Angesichts der leerer werdenden öffentlichen Kassen ist der Einsatz von Ehrenamtlichen zurzeit überall in der Gesellschaft hoch willkommen. Daran gibt es durchaus berechtigte Kritik: „Das Problem ist, dass aus spontaner Hilfebereitschaft, wie in der Flüchtlingsfrage, dauerhafte Strukturen entwickelt werden, um den geschrumpften öffentlichen Sektor im Allgemeinen und den Sozialstaat im Besonderen zu entlasten. Der öffentliche Dienst, die Pflege, die Bildung, die Städte – alles ist strukturell unterfinanziert – und die Ehrenamtlichen sollen es richten“, schreibt Claudia Pinl auf der Diskussionsplattform „Ehrenamt. Evangelisch“. Sind die Ehrenamtlichen also die Ausputzer des Sozialstaats? Die letzten beiden Freiwilligensurveys der Bundesregierung zeigen: Bürgerinnen und Bürger wollen Gesellschaft mitgestalten. Vielleicht nur auf Zeit, vielleicht nur für ein ganz bestimmtes Projekt. Das Pflichtmotiv spielt keine große Rolle mehr – aber es ist keineswegs so, dass die neuen Ehrenamtlichen nur an Selbstverwirklichung interessiert sind.

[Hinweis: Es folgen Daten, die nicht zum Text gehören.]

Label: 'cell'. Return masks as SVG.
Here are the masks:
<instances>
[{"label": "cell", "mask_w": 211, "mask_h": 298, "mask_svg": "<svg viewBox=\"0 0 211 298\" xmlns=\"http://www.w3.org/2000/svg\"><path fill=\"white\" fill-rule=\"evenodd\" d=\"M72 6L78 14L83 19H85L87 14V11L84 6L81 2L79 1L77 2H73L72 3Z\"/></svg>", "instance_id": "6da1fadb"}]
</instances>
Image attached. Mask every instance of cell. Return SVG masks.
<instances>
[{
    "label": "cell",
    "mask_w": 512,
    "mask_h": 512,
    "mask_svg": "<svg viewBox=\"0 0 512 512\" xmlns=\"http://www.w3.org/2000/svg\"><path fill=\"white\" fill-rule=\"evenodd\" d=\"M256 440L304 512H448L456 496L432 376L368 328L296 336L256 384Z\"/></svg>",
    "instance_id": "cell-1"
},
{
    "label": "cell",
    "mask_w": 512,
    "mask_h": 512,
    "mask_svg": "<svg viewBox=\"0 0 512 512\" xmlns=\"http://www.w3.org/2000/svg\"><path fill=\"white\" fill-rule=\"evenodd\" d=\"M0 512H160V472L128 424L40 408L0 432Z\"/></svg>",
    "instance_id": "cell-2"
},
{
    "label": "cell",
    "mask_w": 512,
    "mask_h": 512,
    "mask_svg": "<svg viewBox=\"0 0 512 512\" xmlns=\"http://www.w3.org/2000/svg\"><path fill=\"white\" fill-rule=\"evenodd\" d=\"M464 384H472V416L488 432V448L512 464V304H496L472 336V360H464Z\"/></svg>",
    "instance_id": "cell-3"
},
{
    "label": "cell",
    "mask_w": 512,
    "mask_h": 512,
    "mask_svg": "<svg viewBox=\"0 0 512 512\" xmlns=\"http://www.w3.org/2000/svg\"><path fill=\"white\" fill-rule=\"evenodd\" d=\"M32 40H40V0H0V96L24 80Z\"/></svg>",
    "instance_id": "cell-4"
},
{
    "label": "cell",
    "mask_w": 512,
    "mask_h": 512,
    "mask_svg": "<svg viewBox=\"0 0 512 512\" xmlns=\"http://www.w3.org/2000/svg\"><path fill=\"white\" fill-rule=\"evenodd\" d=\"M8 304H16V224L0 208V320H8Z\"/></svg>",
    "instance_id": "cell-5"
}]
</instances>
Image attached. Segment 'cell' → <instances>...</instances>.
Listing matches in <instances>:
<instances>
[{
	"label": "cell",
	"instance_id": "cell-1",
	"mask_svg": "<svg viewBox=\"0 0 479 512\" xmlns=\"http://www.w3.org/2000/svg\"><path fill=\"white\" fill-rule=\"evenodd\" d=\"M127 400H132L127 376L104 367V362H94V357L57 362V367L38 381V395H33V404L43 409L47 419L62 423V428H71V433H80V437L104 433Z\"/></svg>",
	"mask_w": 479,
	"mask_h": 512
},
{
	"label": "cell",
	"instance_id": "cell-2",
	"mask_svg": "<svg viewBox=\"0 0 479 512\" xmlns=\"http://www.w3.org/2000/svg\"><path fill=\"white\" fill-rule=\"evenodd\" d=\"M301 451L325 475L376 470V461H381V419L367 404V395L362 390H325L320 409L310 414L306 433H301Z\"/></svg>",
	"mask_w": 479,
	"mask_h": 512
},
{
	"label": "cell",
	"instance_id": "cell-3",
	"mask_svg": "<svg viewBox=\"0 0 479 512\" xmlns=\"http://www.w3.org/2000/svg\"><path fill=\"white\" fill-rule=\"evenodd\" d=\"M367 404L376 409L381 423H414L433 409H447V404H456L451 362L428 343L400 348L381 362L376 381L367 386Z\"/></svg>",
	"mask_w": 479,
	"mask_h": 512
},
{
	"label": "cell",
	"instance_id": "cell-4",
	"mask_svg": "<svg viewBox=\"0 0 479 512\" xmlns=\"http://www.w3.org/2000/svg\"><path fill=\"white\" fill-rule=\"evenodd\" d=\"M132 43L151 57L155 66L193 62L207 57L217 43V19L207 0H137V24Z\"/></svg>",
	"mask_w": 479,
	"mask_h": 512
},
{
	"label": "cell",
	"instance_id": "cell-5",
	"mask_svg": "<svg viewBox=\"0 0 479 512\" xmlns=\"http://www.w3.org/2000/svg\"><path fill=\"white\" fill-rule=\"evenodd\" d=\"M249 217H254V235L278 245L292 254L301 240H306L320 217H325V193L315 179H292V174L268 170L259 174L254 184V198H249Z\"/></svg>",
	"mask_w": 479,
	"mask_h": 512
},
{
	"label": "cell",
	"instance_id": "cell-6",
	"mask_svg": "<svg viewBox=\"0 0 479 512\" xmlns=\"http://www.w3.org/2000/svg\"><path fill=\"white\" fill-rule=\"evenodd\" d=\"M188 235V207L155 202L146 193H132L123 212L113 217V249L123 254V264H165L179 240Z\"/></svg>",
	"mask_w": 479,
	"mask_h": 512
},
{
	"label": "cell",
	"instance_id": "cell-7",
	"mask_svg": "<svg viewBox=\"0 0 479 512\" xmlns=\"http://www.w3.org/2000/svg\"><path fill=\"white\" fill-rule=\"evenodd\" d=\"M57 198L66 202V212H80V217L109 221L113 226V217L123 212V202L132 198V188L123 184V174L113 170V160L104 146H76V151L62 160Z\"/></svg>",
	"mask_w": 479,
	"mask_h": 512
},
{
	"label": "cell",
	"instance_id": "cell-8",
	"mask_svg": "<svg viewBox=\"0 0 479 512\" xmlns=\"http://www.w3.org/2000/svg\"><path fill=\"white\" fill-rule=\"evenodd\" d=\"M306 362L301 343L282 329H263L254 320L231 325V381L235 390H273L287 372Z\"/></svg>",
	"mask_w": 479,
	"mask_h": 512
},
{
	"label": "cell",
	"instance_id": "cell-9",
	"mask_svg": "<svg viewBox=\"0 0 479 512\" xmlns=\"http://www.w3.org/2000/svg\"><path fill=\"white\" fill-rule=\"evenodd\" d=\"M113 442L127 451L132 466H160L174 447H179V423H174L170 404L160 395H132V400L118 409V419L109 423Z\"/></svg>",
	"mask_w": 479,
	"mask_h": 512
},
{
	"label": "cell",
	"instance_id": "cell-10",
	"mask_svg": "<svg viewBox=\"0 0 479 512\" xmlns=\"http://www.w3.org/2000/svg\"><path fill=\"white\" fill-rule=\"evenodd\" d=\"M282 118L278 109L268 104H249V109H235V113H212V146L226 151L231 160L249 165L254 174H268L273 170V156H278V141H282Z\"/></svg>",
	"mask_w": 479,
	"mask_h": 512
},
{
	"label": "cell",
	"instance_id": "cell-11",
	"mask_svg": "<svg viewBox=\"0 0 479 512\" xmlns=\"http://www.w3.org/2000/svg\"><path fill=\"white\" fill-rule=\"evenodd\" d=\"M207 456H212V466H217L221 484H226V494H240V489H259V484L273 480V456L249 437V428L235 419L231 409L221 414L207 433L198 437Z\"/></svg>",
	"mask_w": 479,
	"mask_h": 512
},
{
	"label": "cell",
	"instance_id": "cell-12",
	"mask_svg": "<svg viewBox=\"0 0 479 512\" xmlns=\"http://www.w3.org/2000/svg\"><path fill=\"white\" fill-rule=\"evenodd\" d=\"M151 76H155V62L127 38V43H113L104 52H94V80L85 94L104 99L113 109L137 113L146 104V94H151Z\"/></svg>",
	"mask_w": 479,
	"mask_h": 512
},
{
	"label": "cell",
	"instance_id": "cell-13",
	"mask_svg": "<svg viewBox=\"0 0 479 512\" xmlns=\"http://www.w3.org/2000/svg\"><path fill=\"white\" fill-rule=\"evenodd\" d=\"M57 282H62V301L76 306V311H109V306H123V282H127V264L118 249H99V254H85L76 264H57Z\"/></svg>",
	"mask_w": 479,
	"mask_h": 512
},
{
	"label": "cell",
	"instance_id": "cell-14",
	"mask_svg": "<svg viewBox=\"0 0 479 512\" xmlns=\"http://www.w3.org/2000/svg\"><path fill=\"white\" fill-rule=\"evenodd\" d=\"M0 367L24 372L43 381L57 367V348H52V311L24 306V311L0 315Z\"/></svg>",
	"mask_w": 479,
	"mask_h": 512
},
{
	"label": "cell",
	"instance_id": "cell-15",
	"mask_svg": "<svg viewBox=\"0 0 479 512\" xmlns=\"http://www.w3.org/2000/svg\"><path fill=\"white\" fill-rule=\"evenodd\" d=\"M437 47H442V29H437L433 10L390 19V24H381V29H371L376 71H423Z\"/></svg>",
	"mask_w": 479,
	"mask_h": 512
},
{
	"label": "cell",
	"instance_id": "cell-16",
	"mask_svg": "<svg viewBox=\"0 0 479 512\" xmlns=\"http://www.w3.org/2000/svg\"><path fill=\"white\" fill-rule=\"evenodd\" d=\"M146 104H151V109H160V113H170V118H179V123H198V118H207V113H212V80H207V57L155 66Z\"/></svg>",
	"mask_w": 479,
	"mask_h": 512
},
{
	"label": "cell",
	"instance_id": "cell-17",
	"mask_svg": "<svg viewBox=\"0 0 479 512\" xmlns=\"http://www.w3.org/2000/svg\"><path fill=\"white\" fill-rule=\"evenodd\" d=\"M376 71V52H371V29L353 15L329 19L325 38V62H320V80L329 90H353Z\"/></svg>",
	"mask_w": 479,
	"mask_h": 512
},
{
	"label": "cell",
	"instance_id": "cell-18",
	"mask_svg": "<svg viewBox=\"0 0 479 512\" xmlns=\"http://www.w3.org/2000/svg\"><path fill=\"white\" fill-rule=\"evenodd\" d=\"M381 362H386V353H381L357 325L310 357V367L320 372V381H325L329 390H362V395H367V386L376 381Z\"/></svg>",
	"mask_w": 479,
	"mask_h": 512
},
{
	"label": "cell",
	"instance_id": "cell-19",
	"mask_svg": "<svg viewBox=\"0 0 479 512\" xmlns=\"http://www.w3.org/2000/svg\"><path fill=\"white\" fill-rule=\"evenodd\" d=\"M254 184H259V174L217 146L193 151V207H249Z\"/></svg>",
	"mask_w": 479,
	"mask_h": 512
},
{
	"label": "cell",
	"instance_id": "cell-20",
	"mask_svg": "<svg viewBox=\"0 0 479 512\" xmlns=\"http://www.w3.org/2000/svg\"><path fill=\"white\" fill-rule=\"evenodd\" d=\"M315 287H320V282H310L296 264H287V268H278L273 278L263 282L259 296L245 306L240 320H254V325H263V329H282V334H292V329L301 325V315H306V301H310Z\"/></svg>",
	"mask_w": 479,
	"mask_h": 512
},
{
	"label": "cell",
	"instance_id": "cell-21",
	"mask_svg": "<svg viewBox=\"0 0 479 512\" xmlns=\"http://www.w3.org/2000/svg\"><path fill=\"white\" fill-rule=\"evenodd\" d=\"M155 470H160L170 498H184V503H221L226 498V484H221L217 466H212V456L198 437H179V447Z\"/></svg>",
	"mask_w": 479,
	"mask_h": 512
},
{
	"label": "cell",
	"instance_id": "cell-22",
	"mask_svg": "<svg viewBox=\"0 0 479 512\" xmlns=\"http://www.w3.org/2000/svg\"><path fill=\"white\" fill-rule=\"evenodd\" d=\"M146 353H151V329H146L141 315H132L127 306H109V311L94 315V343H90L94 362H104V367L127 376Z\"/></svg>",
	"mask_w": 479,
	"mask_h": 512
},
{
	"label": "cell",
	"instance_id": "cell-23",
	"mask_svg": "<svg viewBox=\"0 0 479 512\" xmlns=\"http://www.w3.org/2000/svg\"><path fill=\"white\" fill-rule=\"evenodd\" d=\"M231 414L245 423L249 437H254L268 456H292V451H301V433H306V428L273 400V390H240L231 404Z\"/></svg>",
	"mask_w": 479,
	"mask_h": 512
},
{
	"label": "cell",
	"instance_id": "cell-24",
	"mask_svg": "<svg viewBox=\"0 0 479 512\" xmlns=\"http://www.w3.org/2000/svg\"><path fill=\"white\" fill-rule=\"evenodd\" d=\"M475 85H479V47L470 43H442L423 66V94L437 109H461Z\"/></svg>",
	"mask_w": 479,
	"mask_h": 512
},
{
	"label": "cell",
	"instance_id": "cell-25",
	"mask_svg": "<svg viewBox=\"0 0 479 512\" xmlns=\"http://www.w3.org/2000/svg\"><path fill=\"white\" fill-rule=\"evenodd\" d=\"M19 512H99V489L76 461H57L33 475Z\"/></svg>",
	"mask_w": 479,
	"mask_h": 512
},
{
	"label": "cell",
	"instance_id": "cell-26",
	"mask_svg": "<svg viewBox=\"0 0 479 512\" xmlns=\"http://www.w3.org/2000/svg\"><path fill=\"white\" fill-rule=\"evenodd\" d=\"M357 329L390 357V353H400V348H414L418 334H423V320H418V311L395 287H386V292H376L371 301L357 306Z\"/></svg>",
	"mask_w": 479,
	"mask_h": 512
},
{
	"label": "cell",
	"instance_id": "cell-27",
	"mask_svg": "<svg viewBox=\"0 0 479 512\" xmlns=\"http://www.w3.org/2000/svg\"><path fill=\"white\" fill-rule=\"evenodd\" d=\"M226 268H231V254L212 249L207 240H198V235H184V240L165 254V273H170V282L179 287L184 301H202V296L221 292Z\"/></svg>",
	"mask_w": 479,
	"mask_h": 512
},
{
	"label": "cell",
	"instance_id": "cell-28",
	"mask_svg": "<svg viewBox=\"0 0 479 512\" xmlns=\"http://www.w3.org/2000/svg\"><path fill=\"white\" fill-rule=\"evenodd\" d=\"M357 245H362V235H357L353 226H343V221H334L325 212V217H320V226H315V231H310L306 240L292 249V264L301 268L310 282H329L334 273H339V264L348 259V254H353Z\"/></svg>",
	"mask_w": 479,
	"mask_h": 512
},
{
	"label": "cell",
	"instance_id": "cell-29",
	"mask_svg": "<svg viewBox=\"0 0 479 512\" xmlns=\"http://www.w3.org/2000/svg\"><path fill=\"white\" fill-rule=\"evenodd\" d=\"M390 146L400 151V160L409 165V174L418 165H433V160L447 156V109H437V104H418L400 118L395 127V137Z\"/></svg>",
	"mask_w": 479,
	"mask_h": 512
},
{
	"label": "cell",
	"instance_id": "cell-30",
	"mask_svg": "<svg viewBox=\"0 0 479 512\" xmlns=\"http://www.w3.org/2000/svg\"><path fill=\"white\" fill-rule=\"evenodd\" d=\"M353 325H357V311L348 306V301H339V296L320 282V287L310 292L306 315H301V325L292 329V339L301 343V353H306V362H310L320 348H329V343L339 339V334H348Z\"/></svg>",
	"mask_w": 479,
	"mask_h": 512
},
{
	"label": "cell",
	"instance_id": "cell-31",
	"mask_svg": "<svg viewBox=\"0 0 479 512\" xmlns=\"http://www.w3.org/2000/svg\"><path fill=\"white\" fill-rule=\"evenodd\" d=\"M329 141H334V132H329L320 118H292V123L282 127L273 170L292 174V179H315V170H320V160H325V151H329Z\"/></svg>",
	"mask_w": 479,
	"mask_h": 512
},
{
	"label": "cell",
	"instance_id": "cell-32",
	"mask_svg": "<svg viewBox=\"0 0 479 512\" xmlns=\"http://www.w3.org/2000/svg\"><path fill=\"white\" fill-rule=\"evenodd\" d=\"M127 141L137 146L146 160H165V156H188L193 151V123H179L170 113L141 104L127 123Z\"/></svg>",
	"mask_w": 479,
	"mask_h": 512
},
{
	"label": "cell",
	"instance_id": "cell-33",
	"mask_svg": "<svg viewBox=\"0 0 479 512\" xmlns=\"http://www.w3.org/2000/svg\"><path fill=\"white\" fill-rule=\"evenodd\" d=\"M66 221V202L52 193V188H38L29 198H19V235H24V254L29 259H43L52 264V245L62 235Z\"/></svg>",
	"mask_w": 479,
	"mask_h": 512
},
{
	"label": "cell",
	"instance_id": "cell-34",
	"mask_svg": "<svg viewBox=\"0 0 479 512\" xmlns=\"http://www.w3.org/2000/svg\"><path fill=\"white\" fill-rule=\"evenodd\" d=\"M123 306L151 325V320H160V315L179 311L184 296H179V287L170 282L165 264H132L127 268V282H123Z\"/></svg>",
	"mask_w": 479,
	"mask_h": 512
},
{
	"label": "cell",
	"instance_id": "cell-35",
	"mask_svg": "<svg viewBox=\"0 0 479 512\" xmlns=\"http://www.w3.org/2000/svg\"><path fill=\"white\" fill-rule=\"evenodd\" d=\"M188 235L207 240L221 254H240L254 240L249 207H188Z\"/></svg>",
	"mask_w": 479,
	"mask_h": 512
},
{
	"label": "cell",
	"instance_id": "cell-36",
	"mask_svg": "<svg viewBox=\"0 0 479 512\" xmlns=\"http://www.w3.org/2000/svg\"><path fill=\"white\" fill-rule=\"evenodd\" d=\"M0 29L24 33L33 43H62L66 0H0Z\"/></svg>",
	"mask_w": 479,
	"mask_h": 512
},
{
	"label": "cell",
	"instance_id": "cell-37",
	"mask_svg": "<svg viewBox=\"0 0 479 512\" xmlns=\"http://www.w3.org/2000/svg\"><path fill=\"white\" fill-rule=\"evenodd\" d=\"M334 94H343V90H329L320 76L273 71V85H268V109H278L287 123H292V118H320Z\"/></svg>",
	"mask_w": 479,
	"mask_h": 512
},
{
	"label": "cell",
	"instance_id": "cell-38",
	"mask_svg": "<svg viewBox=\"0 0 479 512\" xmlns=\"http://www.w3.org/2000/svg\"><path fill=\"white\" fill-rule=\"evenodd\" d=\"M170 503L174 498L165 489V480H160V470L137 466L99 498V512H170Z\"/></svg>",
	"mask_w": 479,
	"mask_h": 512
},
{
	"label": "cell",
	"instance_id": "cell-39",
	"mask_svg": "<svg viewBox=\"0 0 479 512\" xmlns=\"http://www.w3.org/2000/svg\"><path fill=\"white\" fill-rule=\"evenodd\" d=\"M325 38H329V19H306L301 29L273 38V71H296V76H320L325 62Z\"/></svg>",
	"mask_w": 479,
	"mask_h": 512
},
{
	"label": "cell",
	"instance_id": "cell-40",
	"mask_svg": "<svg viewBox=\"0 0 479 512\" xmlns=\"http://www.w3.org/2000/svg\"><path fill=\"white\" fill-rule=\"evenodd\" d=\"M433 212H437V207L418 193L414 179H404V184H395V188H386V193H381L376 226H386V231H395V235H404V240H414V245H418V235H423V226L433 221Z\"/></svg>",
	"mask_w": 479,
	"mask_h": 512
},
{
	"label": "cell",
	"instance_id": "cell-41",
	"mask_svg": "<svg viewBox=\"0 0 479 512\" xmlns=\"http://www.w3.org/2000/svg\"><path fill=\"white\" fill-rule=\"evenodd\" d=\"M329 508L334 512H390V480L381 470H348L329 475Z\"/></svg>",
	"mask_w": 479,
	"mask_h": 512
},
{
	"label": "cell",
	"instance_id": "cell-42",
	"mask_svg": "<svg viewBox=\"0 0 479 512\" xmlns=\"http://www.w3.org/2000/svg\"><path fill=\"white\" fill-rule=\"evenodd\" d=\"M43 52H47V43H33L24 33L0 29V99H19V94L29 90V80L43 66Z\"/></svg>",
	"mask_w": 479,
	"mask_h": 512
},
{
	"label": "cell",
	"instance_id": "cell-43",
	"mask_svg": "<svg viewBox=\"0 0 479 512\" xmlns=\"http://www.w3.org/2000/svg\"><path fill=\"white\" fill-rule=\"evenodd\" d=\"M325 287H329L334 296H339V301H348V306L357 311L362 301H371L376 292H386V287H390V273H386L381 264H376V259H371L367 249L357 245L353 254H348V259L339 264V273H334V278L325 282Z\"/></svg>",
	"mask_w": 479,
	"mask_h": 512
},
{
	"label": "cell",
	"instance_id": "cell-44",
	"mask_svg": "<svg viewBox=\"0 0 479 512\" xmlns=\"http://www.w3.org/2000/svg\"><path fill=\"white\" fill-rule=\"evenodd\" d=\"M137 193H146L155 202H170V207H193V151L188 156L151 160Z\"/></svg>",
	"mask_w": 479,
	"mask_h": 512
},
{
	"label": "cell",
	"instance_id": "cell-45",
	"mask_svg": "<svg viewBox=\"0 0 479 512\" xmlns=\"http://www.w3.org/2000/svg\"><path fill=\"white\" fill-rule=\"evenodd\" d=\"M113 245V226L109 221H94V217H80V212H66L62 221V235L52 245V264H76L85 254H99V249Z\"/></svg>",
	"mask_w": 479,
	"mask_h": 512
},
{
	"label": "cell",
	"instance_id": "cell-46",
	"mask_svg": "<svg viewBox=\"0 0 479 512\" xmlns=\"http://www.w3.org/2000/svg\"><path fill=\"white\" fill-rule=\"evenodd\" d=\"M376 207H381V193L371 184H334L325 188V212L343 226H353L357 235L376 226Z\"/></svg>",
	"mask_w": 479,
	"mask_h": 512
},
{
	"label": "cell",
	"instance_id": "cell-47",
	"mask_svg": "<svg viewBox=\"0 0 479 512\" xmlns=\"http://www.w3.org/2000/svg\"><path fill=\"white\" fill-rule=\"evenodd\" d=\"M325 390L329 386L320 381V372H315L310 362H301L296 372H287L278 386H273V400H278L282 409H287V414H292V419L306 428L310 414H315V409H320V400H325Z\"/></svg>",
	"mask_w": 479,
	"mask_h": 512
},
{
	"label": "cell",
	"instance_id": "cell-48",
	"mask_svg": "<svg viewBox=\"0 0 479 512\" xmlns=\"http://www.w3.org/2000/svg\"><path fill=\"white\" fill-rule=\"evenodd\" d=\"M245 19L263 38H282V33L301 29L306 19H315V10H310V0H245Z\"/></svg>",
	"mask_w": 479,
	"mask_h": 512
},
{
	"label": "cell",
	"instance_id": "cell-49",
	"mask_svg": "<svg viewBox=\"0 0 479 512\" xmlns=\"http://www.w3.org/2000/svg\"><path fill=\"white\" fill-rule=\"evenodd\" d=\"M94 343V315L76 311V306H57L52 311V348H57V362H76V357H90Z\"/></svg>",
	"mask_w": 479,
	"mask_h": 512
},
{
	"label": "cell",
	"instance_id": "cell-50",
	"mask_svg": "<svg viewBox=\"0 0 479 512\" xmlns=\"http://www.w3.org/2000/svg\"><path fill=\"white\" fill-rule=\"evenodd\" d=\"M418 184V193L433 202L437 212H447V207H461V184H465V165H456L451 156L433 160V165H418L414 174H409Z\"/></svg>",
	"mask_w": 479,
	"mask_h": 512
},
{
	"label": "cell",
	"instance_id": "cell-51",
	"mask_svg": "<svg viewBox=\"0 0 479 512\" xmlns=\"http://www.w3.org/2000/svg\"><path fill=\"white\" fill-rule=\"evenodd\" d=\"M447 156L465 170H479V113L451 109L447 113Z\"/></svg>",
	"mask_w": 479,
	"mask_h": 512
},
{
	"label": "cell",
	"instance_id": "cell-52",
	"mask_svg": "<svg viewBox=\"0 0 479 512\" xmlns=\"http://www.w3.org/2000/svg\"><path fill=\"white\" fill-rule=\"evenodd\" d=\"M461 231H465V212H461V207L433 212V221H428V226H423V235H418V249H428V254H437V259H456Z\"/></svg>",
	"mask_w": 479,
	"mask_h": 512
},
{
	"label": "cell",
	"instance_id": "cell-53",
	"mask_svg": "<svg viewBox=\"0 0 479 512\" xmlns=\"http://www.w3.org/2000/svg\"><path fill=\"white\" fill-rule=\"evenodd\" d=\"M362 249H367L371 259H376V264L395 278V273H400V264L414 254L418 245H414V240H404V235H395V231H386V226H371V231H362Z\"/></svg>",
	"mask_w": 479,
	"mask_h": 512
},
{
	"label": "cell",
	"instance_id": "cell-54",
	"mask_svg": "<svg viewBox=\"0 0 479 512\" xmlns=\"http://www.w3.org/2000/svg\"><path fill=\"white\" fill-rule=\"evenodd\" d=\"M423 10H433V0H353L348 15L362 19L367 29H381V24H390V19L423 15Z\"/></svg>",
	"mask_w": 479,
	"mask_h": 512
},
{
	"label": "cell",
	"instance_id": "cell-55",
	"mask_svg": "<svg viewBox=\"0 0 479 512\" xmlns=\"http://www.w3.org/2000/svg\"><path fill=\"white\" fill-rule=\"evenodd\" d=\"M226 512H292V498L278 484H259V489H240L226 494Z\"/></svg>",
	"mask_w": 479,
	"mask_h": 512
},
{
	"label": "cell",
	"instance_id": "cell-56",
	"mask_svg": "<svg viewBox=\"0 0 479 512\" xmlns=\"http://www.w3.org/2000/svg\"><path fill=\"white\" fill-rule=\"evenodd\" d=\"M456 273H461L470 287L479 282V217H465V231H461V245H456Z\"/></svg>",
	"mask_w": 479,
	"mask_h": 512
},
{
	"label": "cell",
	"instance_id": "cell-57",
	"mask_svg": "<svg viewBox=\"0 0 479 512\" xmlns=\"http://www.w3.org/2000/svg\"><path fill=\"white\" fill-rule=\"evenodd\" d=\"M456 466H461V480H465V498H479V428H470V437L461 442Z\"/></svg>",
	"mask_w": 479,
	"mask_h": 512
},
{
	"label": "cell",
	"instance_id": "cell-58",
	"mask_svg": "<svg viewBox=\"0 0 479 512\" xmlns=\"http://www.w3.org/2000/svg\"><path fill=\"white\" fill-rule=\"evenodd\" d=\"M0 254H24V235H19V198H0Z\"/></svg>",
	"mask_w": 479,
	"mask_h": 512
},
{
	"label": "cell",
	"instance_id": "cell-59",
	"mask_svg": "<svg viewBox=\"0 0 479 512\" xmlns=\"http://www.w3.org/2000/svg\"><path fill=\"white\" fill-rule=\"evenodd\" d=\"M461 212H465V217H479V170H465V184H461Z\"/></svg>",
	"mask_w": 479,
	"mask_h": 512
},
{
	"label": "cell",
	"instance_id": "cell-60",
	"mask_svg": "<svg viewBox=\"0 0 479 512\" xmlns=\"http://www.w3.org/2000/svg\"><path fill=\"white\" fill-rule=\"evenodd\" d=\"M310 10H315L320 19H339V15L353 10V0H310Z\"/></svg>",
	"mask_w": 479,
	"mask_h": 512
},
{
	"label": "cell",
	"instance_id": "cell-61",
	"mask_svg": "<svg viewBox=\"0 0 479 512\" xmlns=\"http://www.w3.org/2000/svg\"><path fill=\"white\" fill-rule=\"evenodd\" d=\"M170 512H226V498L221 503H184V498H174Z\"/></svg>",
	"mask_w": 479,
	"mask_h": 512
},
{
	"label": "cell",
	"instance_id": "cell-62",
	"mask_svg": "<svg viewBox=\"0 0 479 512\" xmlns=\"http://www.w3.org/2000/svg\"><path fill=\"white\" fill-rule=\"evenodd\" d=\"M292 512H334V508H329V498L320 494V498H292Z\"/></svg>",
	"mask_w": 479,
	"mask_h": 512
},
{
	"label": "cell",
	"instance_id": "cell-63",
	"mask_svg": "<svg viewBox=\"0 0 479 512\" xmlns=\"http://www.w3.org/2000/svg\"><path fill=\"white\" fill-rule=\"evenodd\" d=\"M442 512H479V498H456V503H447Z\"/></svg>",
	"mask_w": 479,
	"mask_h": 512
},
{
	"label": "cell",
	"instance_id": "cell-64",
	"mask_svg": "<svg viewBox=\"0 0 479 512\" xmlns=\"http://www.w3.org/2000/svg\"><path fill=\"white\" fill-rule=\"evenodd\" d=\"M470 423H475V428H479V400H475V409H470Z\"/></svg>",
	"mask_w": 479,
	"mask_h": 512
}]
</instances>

Freiwillig Engagierte verbinden selbstbezogene und altruistische Motive. Es geht um ein Gleichgewicht von Geben und Nehmen. Wer sich engagiert, gewinnt neue Beziehungen. Menschen, die sich in Gruppen engagieren, entwickeln ein überdurchschnittlich hohes Vertrauen, eine positive Grundeinstellung anderen gegenüber. Das Gefühl, gebraucht zu werden, etwas beitragen zu können, macht uns stark. „Spaß haben“, „Menschen helfen“, „Gesellschaft verändern“ gehören zu den wichtigsten Motiven für ehrenamtliches Engagement. Die Sorge füreinander kann uns helfen, reicher, lebendiger und sinnvoller zu leben.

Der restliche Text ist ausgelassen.